The most recent rash of official changes came in 2014 when the federal government finally approved new names for 12 cities. As usual, there was no way to hurry up the bureaucracy. It had been almost a decade since the government of the state of Karnataka had approved changing the name of Bangalore, India’s fifty largest city, to Bengaluru ahead of the city’s official 500th anniversary in 2006. 

A popular, although historically dodgy, legend has it that the place owes its name to a local king who got lost in the forest on a hunting trip. After hours of aimless wandering, the hungry and exhausted king spotted a hut inhabited by an old woman who offered him boiled beans because that was all she had. Impressed by the hospitality, the king named that part of the forest Bendakaalooru in memory of the meal; in old Kannada, the local language, benda means boiled, kaalu  beans and ooru town or city, making it literally the “city of boiled beans”).  Or perhaps the name is derived from Benga-val-ooru (City of Guards), a reference to the city’s military muscle from the 16th to the 18th centuries. When the British captured the fort in 1791, colonial administrators, perhaps struggling to get their tongues around the Kannada name, dubbed the city Bangalore, and that was how it was known for more than two centuries. During the public debate over reverting to the original name, some tourism and business officials fretted about the impact “the city of boiled beans” might have on the image of the country’s leading IT hub, but most on both sides of the issue expected that the similar-sounding name would be quickly adopted.


It didn’t happen quickly. Although the official signs, airport monitors and websites have been changed, some Indians, including Bengaluru natives, continue to use the old name. The same goes for Mumbai, Chennai and Kolkata, although the latter (the Bengali name) is close enough in pronunciation to Calcutta that sometimes you can’t tell which name is being used. Indeed, many colonial-era city and town names were what the locals called the place, or how the name sounded to the British administrators. There aren’t many real English place names.

◆ ◆ ◆ ◆

→ Task requirements
Retype the passage on India's city names word for word, starting at "The most recent" and ending at "anniversary in 2006.".

(Stored data)
◆ ◆ ◆ ◆

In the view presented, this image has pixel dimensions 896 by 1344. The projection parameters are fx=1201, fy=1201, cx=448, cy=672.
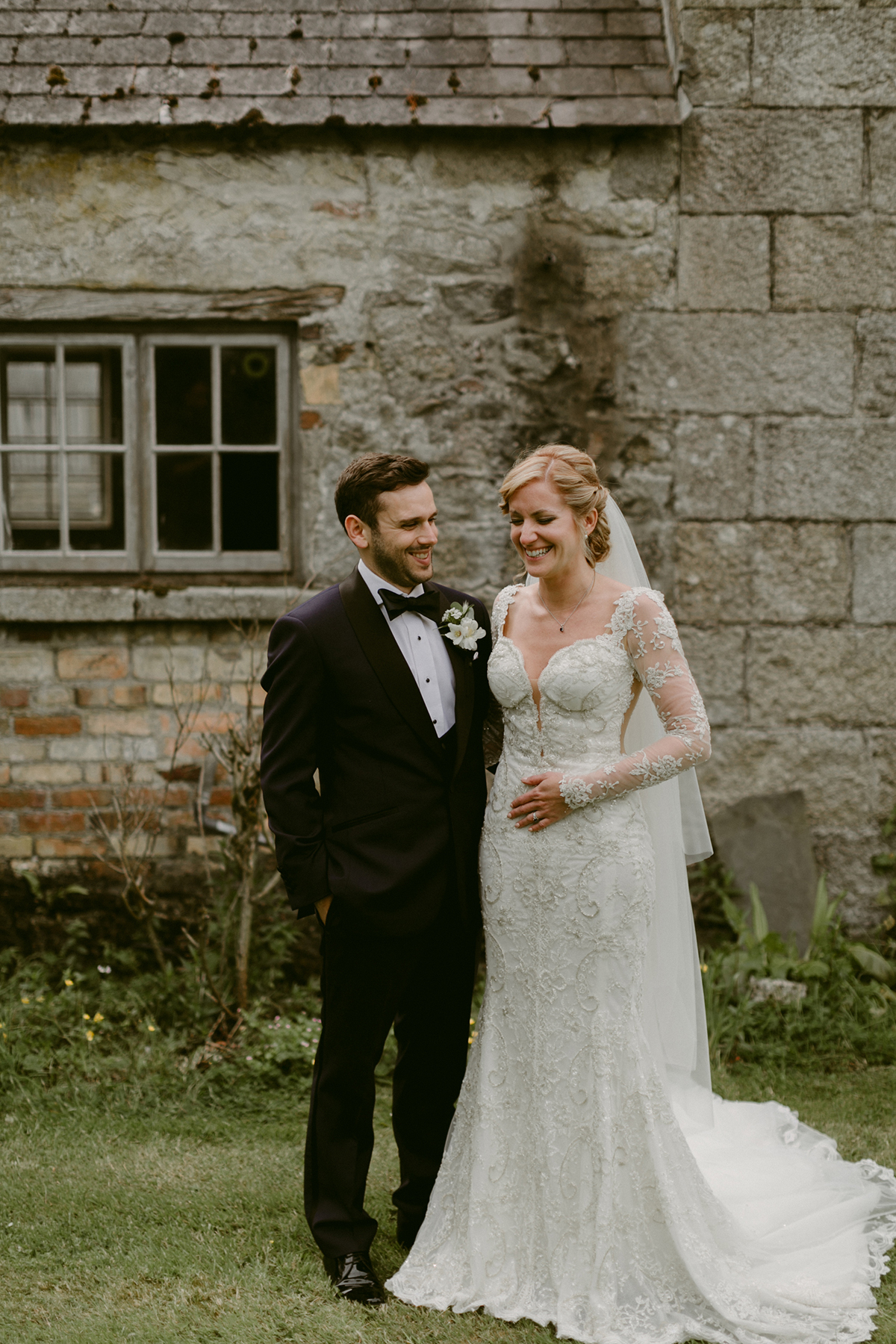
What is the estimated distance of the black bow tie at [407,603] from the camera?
3.18 metres

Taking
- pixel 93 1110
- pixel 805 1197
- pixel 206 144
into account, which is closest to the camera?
pixel 805 1197

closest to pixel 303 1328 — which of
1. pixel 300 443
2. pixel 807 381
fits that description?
pixel 300 443

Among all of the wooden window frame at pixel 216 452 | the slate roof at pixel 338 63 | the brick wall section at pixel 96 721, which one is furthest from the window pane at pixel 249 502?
the slate roof at pixel 338 63

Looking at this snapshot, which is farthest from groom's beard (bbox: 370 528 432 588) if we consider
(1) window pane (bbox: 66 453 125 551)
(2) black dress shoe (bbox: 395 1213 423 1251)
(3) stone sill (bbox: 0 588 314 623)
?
(1) window pane (bbox: 66 453 125 551)

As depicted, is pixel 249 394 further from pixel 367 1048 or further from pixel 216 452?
pixel 367 1048

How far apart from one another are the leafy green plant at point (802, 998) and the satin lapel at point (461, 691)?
2183 millimetres

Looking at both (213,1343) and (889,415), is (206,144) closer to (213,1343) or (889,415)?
(889,415)

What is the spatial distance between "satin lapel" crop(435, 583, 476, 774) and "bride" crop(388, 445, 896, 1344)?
0.07m

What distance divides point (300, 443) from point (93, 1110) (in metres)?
2.94

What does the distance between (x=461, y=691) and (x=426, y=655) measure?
0.14m

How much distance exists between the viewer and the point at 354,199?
5.33 metres

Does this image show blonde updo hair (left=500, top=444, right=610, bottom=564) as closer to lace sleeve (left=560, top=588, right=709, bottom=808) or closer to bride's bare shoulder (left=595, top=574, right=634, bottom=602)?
bride's bare shoulder (left=595, top=574, right=634, bottom=602)

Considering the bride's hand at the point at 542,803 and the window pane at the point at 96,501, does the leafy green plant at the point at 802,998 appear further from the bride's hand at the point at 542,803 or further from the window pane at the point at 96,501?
the window pane at the point at 96,501

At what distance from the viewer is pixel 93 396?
18.2ft
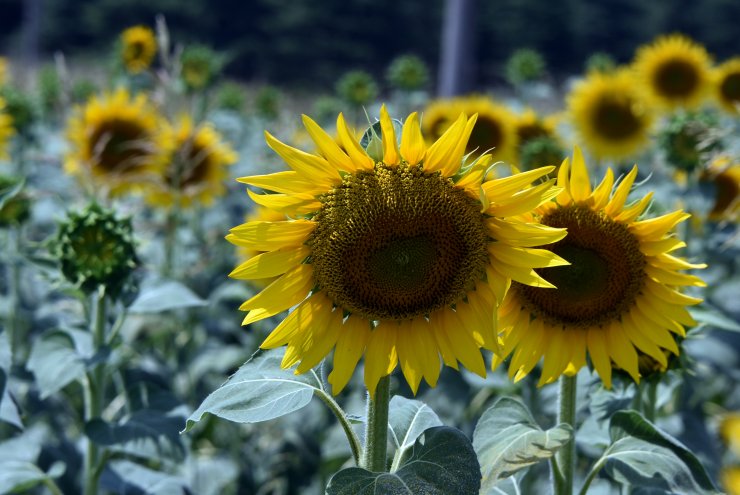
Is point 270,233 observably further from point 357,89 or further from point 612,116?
point 357,89

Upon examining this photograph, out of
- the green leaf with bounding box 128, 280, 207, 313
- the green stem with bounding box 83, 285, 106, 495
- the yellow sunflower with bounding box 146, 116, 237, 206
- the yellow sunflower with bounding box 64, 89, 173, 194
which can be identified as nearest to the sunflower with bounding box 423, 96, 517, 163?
the yellow sunflower with bounding box 146, 116, 237, 206

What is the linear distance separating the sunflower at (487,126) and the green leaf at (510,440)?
2498 mm

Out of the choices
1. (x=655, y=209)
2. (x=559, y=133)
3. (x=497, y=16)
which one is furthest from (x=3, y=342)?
(x=497, y=16)

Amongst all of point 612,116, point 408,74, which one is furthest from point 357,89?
point 612,116

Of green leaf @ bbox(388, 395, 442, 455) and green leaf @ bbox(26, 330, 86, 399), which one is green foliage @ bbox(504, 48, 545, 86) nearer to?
green leaf @ bbox(26, 330, 86, 399)

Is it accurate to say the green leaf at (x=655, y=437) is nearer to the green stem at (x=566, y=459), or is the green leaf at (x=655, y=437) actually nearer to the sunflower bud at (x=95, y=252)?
the green stem at (x=566, y=459)

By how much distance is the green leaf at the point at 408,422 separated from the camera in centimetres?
129

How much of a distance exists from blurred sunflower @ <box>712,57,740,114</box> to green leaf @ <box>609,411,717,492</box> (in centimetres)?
304

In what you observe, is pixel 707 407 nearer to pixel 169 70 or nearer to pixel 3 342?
pixel 169 70

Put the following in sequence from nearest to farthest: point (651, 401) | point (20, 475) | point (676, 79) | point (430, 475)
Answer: point (430, 475) → point (651, 401) → point (20, 475) → point (676, 79)

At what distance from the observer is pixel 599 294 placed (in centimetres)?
140

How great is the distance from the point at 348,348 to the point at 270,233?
188mm

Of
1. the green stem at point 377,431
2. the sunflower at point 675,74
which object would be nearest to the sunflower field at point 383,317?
the green stem at point 377,431

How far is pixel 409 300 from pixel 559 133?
298 cm
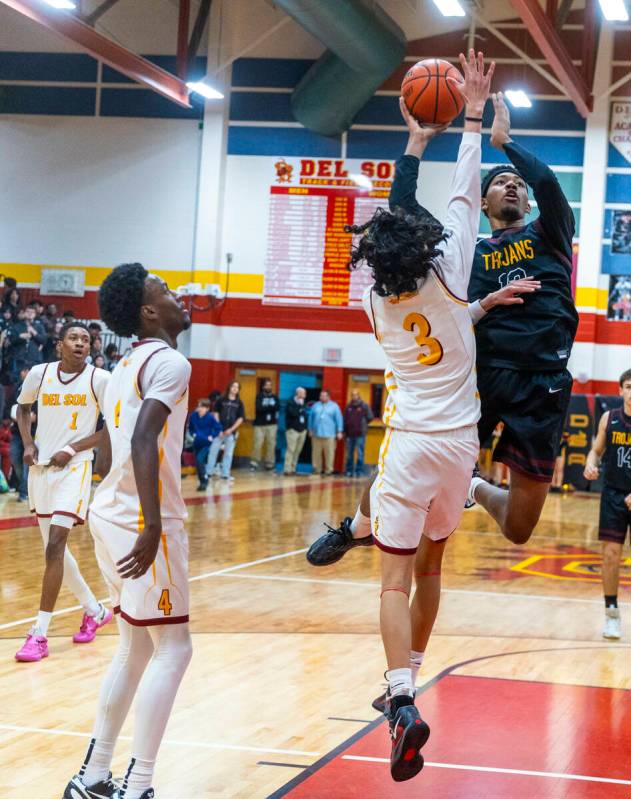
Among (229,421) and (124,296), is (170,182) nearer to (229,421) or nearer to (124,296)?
(229,421)

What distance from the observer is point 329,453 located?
861 inches

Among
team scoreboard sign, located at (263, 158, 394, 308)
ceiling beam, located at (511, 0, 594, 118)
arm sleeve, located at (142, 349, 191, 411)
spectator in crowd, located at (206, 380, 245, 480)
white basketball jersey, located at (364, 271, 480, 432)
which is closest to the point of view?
arm sleeve, located at (142, 349, 191, 411)

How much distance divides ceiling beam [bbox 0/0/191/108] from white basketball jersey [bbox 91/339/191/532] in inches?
469

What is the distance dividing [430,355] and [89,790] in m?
1.96

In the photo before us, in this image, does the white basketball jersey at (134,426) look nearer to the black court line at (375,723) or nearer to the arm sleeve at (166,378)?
the arm sleeve at (166,378)

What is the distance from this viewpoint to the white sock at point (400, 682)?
388 centimetres

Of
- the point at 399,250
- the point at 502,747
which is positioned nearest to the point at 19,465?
the point at 502,747

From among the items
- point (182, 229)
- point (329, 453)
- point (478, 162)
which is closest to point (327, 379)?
point (329, 453)

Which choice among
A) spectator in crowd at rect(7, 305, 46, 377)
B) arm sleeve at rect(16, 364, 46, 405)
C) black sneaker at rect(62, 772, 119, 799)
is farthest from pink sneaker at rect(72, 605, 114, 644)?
spectator in crowd at rect(7, 305, 46, 377)

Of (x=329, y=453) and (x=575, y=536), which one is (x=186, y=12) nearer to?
(x=329, y=453)

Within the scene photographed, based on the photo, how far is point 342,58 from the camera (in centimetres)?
1922

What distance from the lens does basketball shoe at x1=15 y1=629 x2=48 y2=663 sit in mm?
6293

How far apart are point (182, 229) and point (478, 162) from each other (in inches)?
741

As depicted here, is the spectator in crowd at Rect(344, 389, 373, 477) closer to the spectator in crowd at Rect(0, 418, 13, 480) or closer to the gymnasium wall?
the gymnasium wall
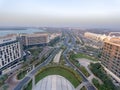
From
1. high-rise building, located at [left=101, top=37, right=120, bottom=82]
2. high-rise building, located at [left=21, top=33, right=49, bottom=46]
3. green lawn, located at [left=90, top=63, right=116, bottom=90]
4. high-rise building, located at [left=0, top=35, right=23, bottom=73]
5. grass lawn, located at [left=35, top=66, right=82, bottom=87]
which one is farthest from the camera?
high-rise building, located at [left=21, top=33, right=49, bottom=46]

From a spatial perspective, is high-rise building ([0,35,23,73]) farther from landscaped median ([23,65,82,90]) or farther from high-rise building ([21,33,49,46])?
high-rise building ([21,33,49,46])

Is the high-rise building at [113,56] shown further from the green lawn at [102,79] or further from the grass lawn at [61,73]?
the grass lawn at [61,73]

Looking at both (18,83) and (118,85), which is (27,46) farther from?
(118,85)

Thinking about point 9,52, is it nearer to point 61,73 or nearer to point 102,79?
point 61,73

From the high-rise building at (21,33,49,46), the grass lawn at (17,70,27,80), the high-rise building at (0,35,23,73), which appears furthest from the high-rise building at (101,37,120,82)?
the high-rise building at (21,33,49,46)

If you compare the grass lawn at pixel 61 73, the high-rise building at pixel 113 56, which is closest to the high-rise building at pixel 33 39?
the grass lawn at pixel 61 73
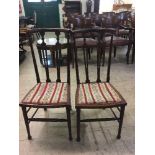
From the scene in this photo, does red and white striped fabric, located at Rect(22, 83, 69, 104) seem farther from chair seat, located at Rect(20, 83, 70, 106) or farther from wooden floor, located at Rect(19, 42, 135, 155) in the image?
wooden floor, located at Rect(19, 42, 135, 155)

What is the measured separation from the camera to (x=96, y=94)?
6.28ft

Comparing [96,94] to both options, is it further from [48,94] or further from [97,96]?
[48,94]

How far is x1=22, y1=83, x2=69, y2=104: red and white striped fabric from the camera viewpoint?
1817mm

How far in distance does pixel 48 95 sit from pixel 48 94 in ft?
0.07

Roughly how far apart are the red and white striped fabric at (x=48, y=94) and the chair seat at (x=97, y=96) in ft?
0.46

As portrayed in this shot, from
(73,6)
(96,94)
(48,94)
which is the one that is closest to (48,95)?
(48,94)

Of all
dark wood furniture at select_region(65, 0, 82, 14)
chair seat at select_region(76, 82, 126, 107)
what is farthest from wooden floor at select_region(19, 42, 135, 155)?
dark wood furniture at select_region(65, 0, 82, 14)

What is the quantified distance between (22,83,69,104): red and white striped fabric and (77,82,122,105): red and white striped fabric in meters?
0.14

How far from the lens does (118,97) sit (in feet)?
6.07

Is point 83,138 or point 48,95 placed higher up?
point 48,95

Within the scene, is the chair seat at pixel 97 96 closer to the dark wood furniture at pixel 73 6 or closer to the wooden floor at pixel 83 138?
the wooden floor at pixel 83 138

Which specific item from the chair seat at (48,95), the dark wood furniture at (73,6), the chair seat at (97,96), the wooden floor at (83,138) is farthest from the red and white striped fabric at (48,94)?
the dark wood furniture at (73,6)
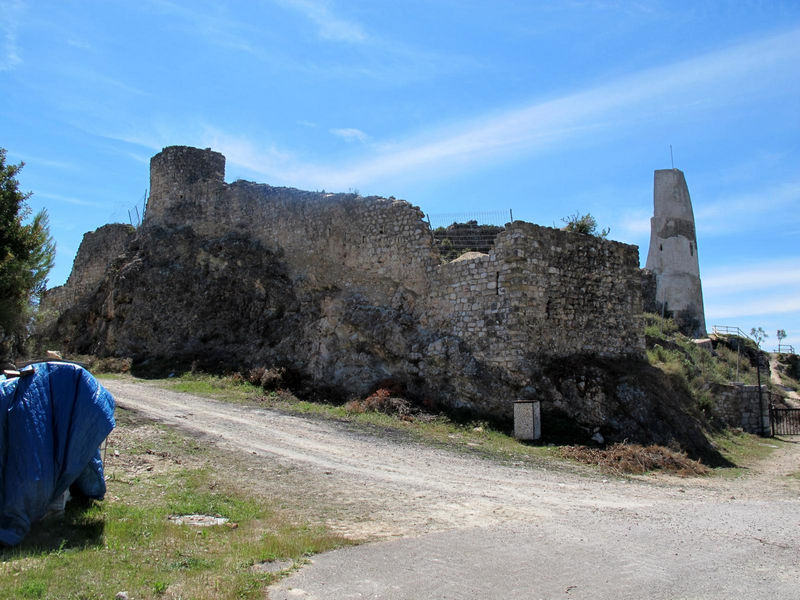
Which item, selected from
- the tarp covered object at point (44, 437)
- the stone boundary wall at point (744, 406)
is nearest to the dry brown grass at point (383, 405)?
the tarp covered object at point (44, 437)

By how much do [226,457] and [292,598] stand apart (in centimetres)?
552

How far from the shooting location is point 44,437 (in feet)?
21.8

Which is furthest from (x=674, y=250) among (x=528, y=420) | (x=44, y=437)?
(x=44, y=437)

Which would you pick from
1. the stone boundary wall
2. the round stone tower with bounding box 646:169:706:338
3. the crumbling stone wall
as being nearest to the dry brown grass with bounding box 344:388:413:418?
the stone boundary wall

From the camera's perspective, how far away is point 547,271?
53.0 ft

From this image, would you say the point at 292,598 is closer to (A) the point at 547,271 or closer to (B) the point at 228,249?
(A) the point at 547,271

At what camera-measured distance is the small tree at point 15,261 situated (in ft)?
44.8

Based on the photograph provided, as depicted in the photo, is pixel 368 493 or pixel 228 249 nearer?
pixel 368 493

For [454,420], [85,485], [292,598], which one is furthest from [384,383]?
[292,598]

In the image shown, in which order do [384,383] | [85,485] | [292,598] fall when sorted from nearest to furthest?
[292,598], [85,485], [384,383]

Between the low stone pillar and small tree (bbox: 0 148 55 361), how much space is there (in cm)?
1146

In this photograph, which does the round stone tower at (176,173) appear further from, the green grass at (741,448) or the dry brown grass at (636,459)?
the green grass at (741,448)

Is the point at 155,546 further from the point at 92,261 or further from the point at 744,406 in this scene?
the point at 92,261

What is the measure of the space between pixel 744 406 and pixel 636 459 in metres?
13.0
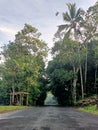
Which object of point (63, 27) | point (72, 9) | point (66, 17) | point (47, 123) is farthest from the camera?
point (63, 27)

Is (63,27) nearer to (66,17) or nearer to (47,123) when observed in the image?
(66,17)

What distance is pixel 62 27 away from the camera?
54.7 metres

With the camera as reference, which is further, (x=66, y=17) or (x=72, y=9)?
(x=66, y=17)

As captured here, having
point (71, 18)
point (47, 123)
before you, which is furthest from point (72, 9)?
point (47, 123)

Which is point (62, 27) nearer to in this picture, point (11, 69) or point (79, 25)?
point (79, 25)

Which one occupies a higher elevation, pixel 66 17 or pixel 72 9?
pixel 72 9

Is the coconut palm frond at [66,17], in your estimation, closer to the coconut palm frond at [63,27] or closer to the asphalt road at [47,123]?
the coconut palm frond at [63,27]

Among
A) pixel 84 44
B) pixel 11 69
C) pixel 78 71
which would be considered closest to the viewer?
pixel 11 69

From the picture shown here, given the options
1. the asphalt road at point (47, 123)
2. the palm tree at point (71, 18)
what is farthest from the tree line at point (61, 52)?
the asphalt road at point (47, 123)

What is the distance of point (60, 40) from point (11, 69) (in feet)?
38.8

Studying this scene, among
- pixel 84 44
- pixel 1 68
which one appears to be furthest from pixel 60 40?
pixel 1 68

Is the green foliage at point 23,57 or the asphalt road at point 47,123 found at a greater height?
the green foliage at point 23,57

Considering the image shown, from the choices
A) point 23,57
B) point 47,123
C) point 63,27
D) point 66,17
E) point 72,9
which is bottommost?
point 47,123

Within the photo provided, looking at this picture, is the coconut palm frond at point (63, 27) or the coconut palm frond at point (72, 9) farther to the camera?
the coconut palm frond at point (63, 27)
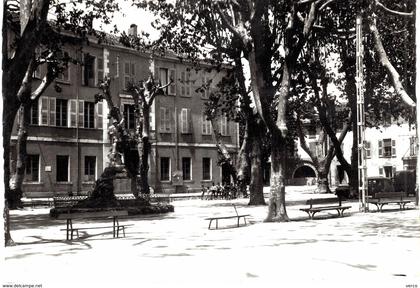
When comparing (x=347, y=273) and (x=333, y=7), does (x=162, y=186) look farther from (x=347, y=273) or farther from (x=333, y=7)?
(x=347, y=273)

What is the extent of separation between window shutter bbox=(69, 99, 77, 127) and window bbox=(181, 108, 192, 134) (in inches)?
309

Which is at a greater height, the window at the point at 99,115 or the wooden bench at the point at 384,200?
the window at the point at 99,115

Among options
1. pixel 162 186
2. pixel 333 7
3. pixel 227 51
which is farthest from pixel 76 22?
pixel 162 186

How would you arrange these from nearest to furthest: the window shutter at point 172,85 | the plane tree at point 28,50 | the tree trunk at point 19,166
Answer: the plane tree at point 28,50, the tree trunk at point 19,166, the window shutter at point 172,85

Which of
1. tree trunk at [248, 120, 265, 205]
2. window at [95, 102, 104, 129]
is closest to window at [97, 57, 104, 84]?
window at [95, 102, 104, 129]

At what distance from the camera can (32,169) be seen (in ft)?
90.9

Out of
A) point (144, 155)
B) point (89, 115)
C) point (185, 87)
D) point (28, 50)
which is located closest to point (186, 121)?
point (185, 87)

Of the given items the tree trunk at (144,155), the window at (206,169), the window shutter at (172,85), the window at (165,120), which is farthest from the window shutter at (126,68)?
the tree trunk at (144,155)

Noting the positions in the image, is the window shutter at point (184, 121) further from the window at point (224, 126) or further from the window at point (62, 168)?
the window at point (62, 168)

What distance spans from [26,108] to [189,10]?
23.2 ft

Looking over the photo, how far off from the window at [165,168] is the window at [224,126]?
515 cm

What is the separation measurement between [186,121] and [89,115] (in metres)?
7.22

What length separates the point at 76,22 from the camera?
15.7 meters

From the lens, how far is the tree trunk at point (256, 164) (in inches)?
816
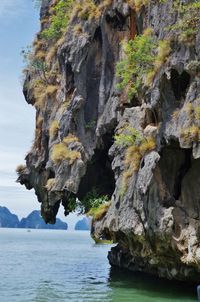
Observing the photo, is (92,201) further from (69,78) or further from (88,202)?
(69,78)

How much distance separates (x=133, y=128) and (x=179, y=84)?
9.98 feet

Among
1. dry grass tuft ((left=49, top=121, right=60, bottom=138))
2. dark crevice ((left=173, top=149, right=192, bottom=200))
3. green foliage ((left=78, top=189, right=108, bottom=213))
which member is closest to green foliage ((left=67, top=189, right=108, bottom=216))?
green foliage ((left=78, top=189, right=108, bottom=213))

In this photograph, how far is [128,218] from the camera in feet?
71.8

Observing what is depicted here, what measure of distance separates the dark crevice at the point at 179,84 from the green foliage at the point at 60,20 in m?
15.3

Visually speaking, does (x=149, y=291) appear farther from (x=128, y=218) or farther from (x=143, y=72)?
(x=143, y=72)

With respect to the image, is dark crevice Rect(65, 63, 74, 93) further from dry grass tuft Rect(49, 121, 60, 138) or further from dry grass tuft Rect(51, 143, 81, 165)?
dry grass tuft Rect(51, 143, 81, 165)

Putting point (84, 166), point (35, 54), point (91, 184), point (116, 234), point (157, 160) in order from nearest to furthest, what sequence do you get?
1. point (157, 160)
2. point (116, 234)
3. point (84, 166)
4. point (91, 184)
5. point (35, 54)

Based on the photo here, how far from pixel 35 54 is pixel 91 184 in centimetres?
1227

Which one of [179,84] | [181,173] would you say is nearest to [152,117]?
[179,84]

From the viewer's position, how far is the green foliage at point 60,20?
34.3 metres

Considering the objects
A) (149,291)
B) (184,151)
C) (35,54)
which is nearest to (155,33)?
(184,151)

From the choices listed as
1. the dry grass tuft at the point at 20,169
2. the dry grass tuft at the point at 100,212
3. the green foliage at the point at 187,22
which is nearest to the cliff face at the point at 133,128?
the green foliage at the point at 187,22

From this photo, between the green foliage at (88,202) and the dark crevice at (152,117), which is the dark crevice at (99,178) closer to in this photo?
the green foliage at (88,202)

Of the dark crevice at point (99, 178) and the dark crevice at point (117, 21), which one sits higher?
the dark crevice at point (117, 21)
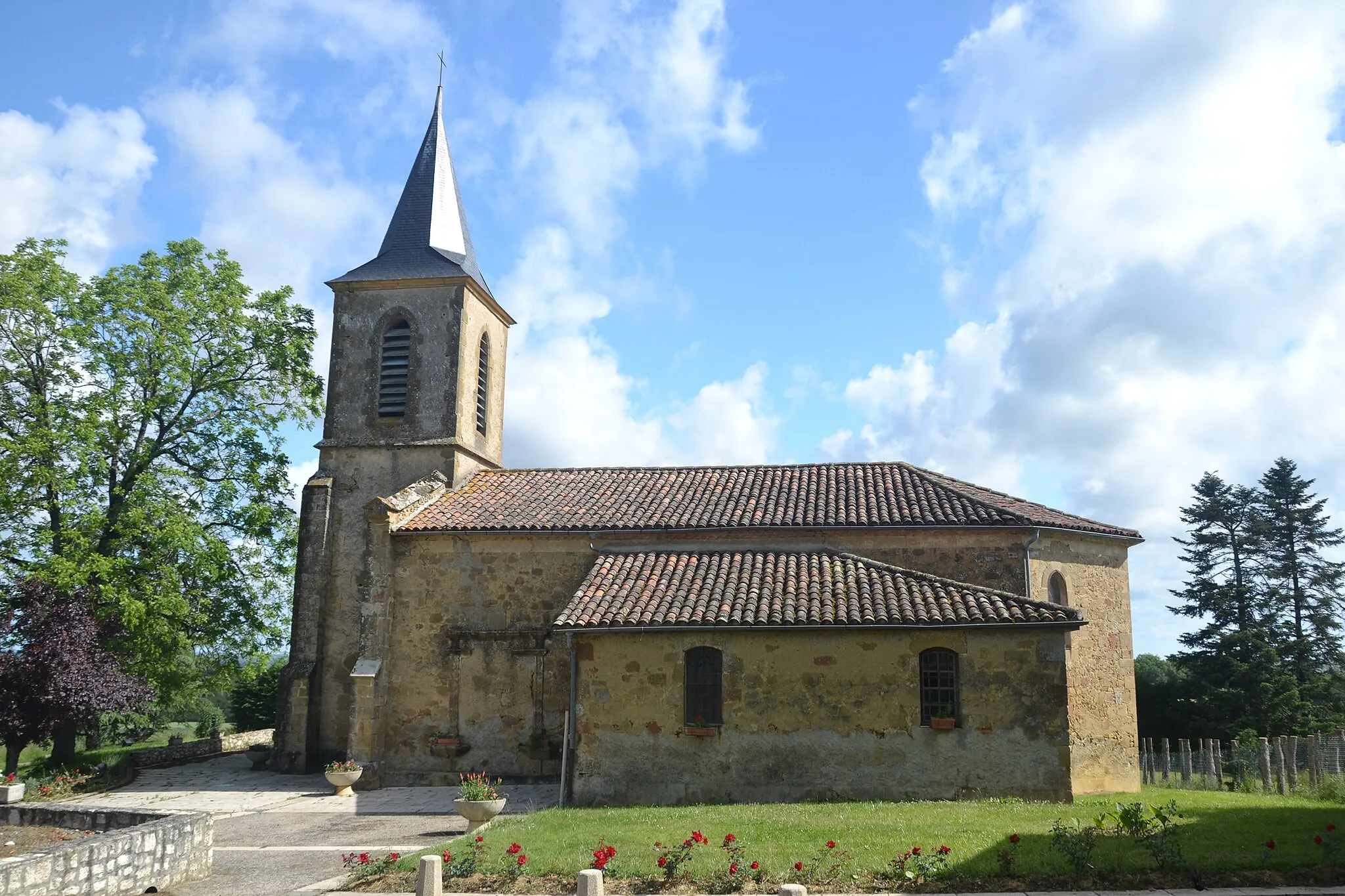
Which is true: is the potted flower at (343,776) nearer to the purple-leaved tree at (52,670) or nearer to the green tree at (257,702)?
the purple-leaved tree at (52,670)

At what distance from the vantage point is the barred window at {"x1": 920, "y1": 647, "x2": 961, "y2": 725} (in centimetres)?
1697

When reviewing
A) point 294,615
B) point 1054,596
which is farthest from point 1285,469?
point 294,615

◆ ◆ ◆ ◆

→ Response for this exercise
The most recent rash of official changes came in 2014 when the federal government finally approved new names for 12 cities. As usual, there was no way to hurry up the bureaucracy. It had been almost a decade since the government of the state of Karnataka had approved changing the name of Bangalore, India’s fifty largest city, to Bengaluru ahead of the city’s official 500th anniversary in 2006.